He shouldn’t have been surprised how deeply invested she was in that story. After all, he’d believed the old man, too, and he’d known better. How could a little girl have managed to hold out against a liar like Richard when Atlas had never seen any of this coming?

Not that he forgave her. Not even close.

“Yes, about that. Did you never think to question how it was your uncle found you so quickly?”

“I don’t know what any of this has to do with what’s happening here,” Lexi burst out, with more emotion than he’d heard from her yet. She was more comfortable taking the blame than in spreading it around, Atlas thought. He needed to explore that—but only once he got his unruly fascination with the woman she’d become under control. “My mother walked away from this life. I feel lucky every single day that my uncle decided that just because he disowned her, that didn’t mean he needed to write me off, too.”

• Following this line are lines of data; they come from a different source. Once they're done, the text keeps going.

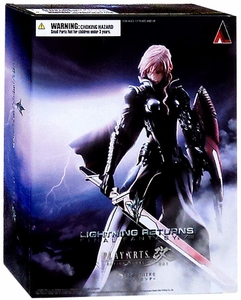 Final Fantasy XIII Play Arts Kai Action Figure Lightning Returns New!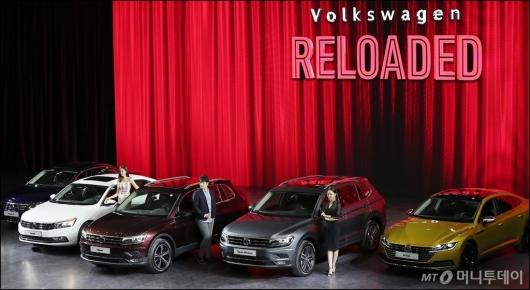 [사진]폭스바겐, '신차 5종 판매 시작'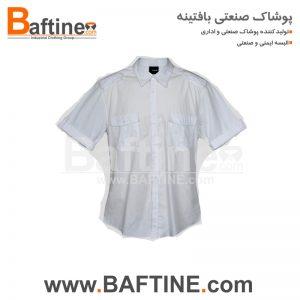 پیراهن فرم اداری PFE98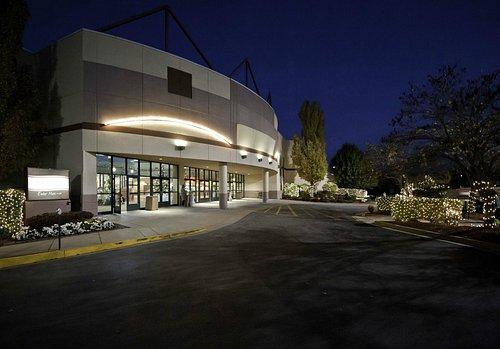 The Welk Resort Theatre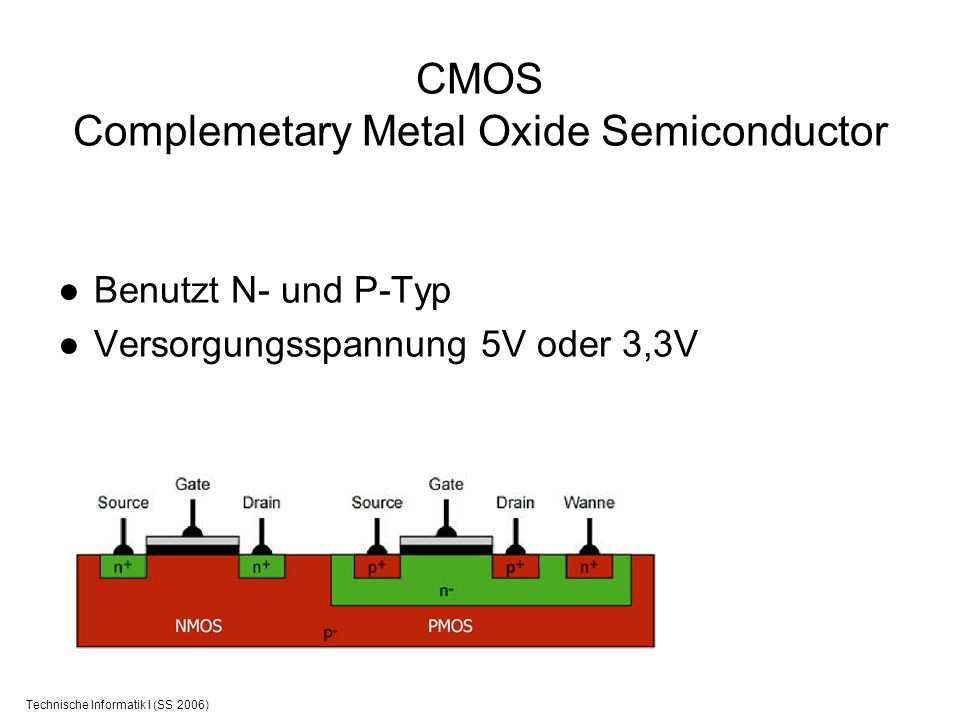 CMOS Complemetary Metal Oxide Semiconductor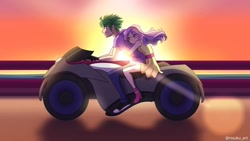 Size: 1192x670 | Tagged: safe, artist:riouku, spike, sweetie belle, human, commission, devilman crybaby, female, humanized, male, motorcycle, shipping, spikebelle, straight, sunset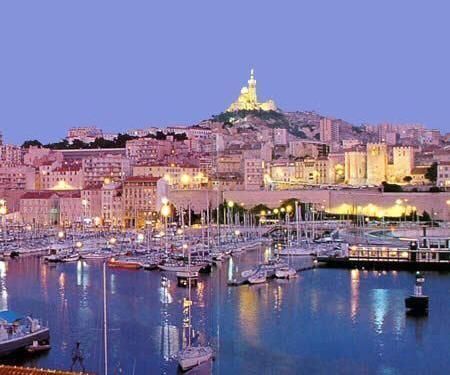 Wine and Food Flavors Marseille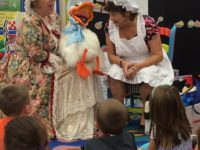 Mother Goose Program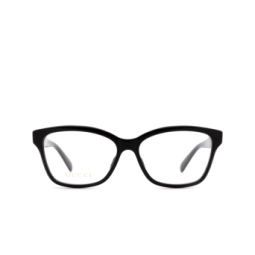 Gucci® Eyeglasses: GG0798O color Black 004.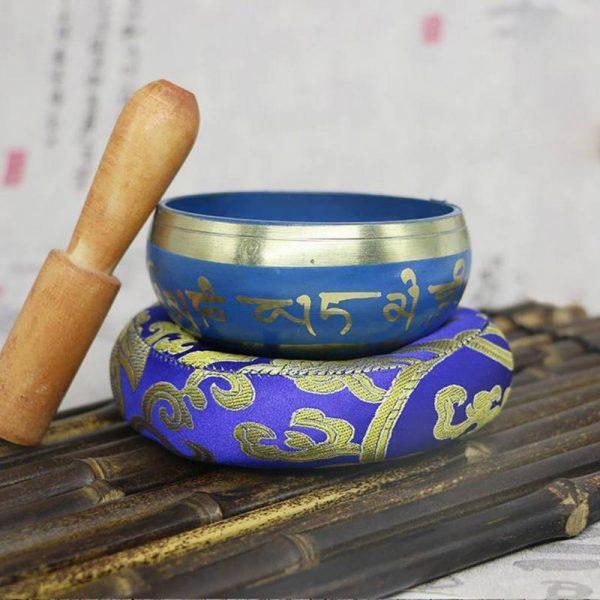 Bol Tibétain - Bleu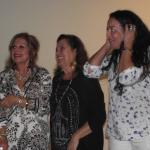 Sub-Sede emociona em homenagens aos pais e às mães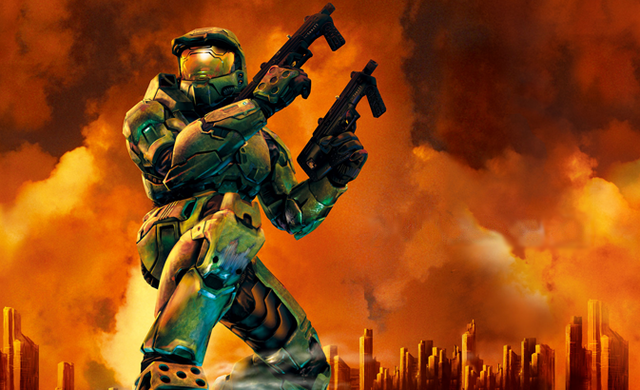 File:Halo2.png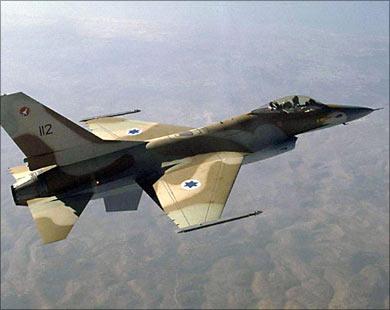 الجيش: استطلاع معاد فوق مناطق رياق وبعلبك والهرمل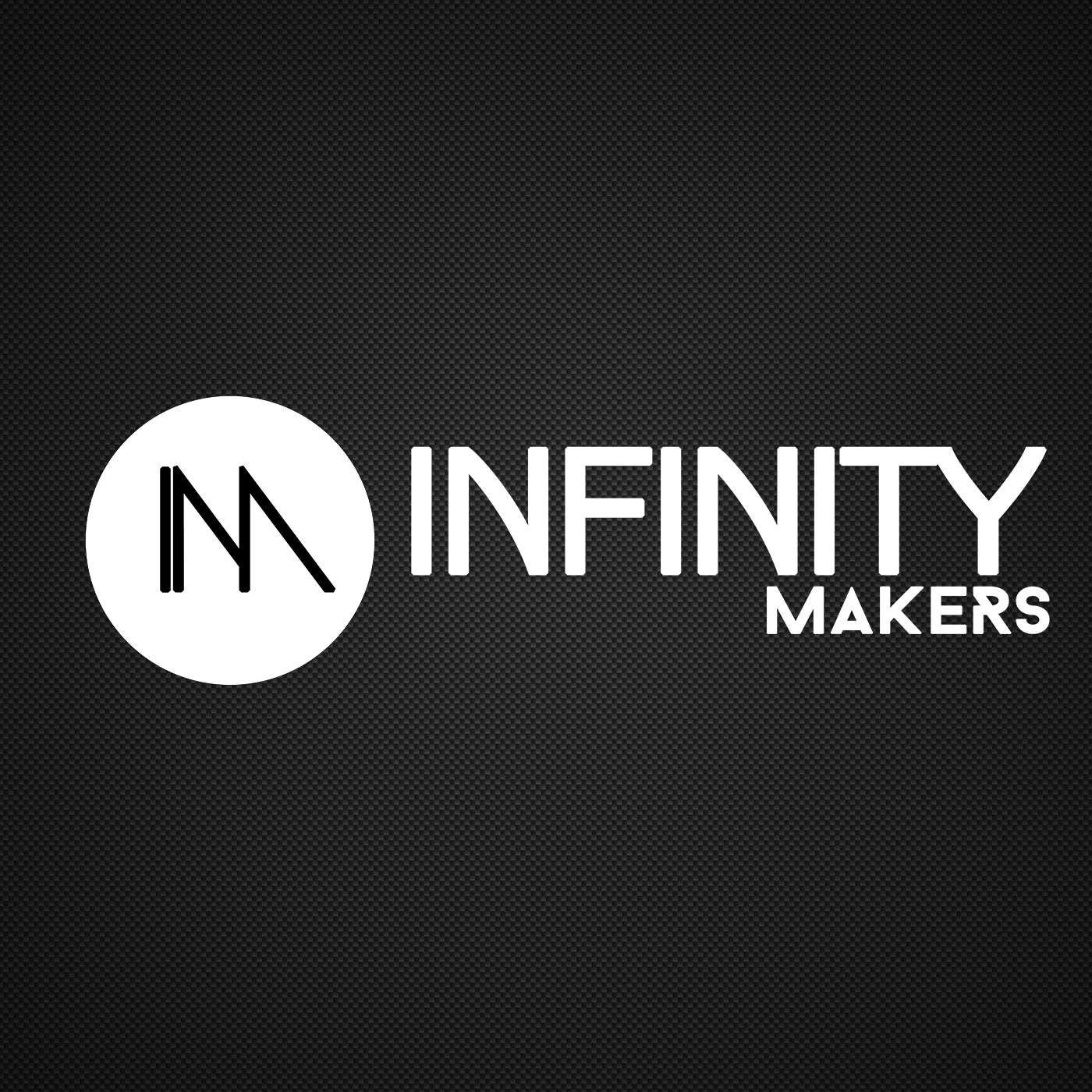 Infinity Makers
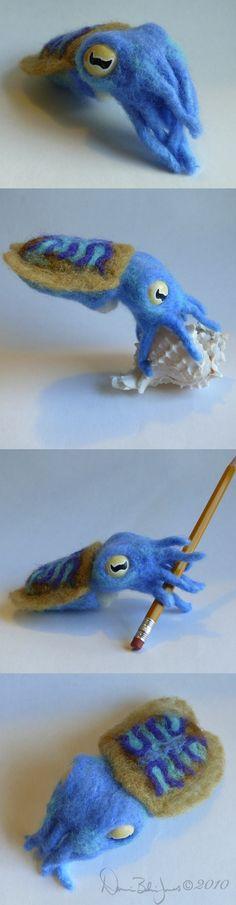 Blue Baby Cuttlefish by ~FamiliarOddlings on deviantART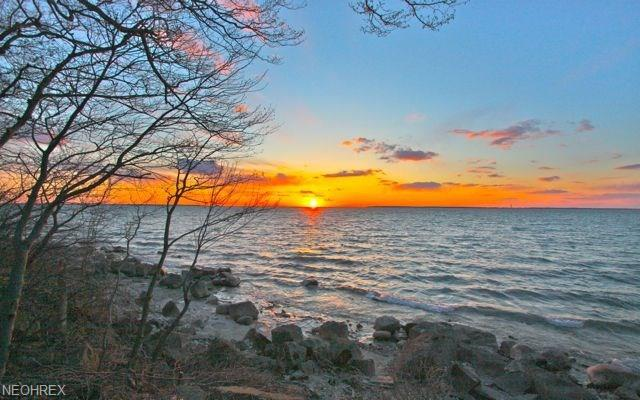 Lot 342 W Lakeshore, Kelleys Island, OH 43438 (MLS #3982215) :: Keller Williams Chervenic Realty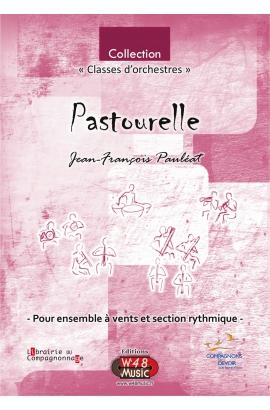 """Partition E-Score """"Pastourelle"""""""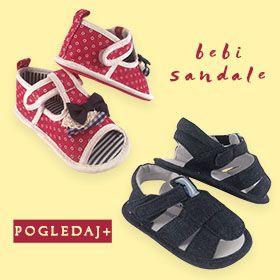 nehodajuce sandale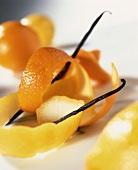 Fruit Peels and Vanilla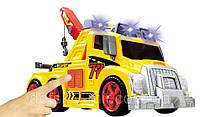 Оригинал. Машинка для Дорожных Работ Dickie 3308359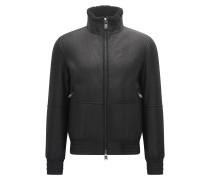 Regular-Fit Lederjacke mit elastischen Details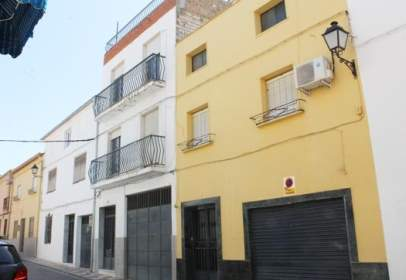 Flat in calle Inmaculada Concepcion -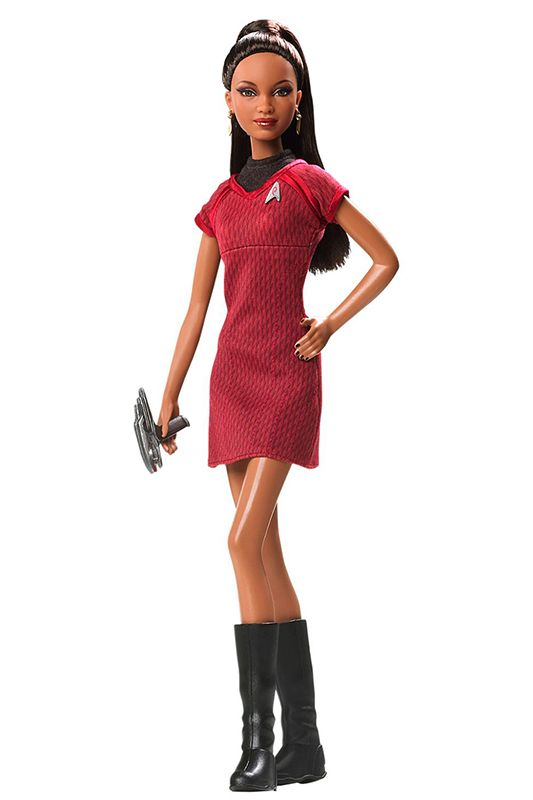 промо-фото Barbie as Lt. Uhura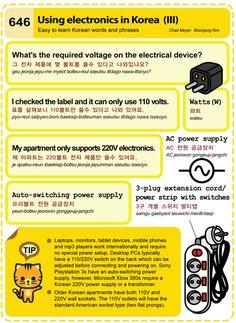 (646) Using electronics in Korea (III)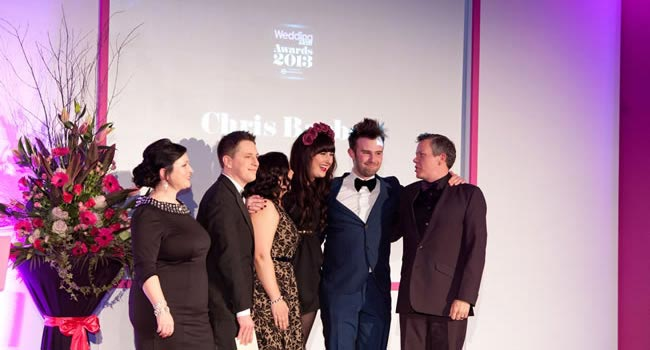 wedding-ideas-awards-claire-graham-awards-ceremony-35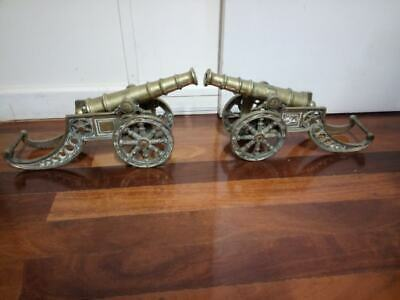2 x Large very heavy vintage British solid Brass Cannons 9KG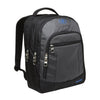 ogio-charcoal-colton-pack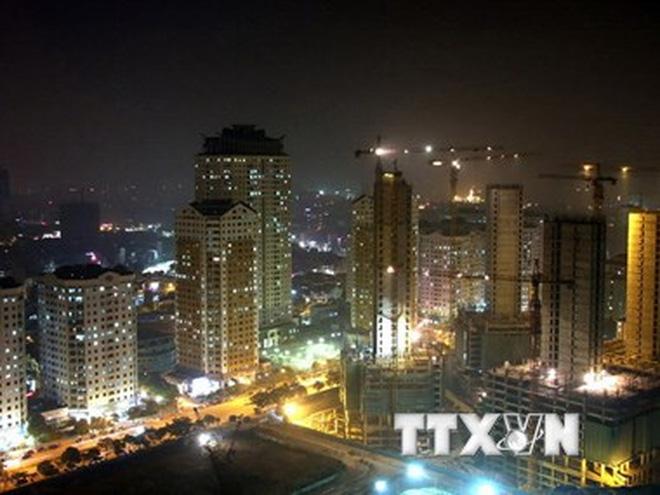 Việt Nam là 1 trong ba thiên đường giá rẻ đáng sống nhất châu Á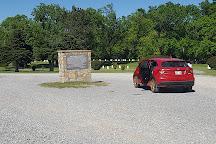 Geronimo's Grave, Comanche, United States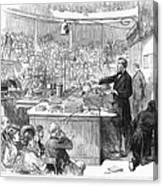 John Tyndall (1820-1893) Canvas Print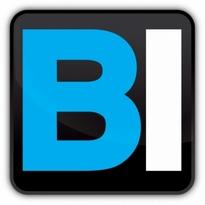 Bizimage Logo Vector Download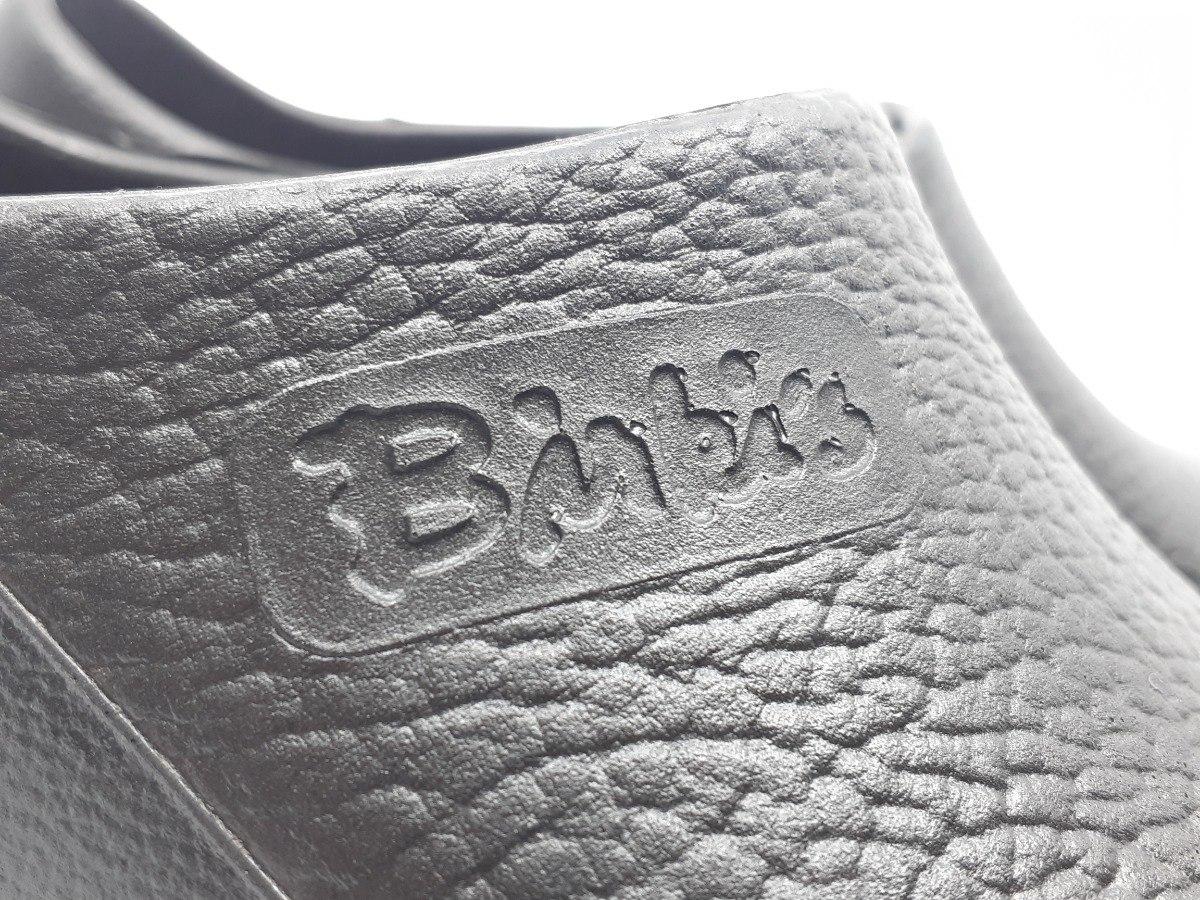 c1e7fe97ee1a79 super birki negro zapatos chef nuevos originales birkenstock. Cargando zoom.
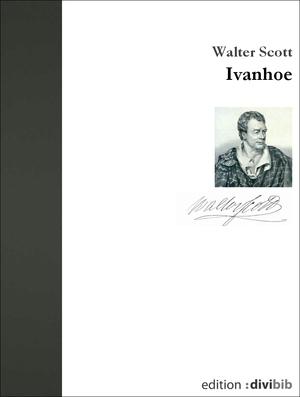 Ivanhoe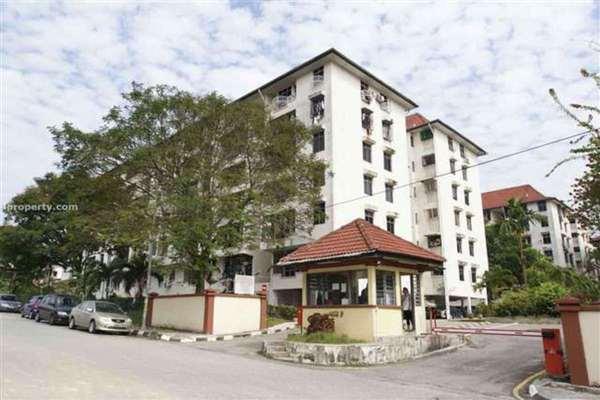 For Sale Apartment at Nova II, Segambut Leasehold Unfurnished 3R/1B 318k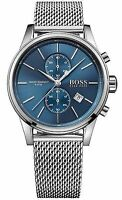 Hugo Boss HB1513441 Jet Blue Men's Watch Analogue Quartz Stainless Steel Silver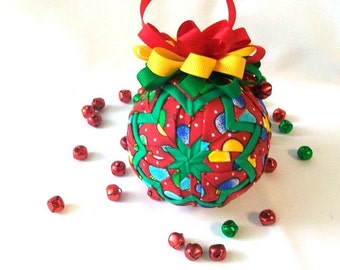 Fully Illustrated Quilted Ornament Do It Yourself PDF Tutorial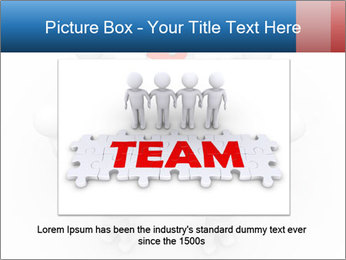 0000073166 PowerPoint Template - Slide 16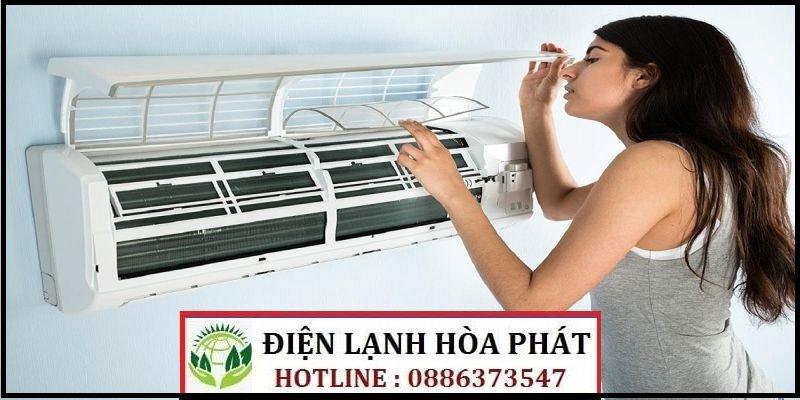 sửa máy lạnh Đường số 1107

But again, despite the words she used, Atlas was certain he saw a hint of something else on her face. As if she wasn’t as meekly grateful and humbly subservient as she acted.

“Because your uncle is nothing if not emotional,” he said derisively, hoping that might tease Lexi’s real thoughts out. “Family first, that’s what he’s known for.”

She flushed at his harshly ironic tone. “He’s a little reserved, yes, but—”

“Your uncle never had the power to disown your mother, Lexi,” Atlas said, and even though he’d been leading up to this from the start, since before he’d stepped outside his cell, he made himself sound impatient. Gruff and dark, because he knew it got to her.

And so it did. She squirmed.

“Do you understand what I’m saying to you?” he asked when she made no reply. “You are as much a Worth family heiress as Philippa was. All your mother’s money was held from her and is now yours. With interest.”

“That’s not possible,” she said, almost dully. Almost as if she couldn’t entirely process what he was saying.

“Of course, because your mother was such a disaster, there’s a little clause in your trust. If your uncle does not approve of the man you marry, you will never see a penny of your fortune. And if you never marry, he will continue to handle that fortune as he sees fit, lest you be drawn into a marriage like your parents’ at some point in the future.”

“My...” She shook her head, her gaze blank. He thought perhaps she was shocked. “I don’t have a fortune.”

“But you see, you do. You always have.” Atlas reached over and took her chin in his fingers before he knew he meant to move at all, much less touch her. He told himself the bolt of sensation that seared through him at so innocuous a touch was about his years in prison, not her. He needed a woman. Any woman. He told himself it had nothing to do with this woman, particularly. But he also didn’t let go. “And I want it.”

“You want...?”

“You, Lexi.” Atlas smiled. Not at all nicely. “I want you. When your uncle asks what else he can give me, that is what I will tell him. That I intend to marry you. And that he will give his enthusiastic blessing to the match or live to regret it.”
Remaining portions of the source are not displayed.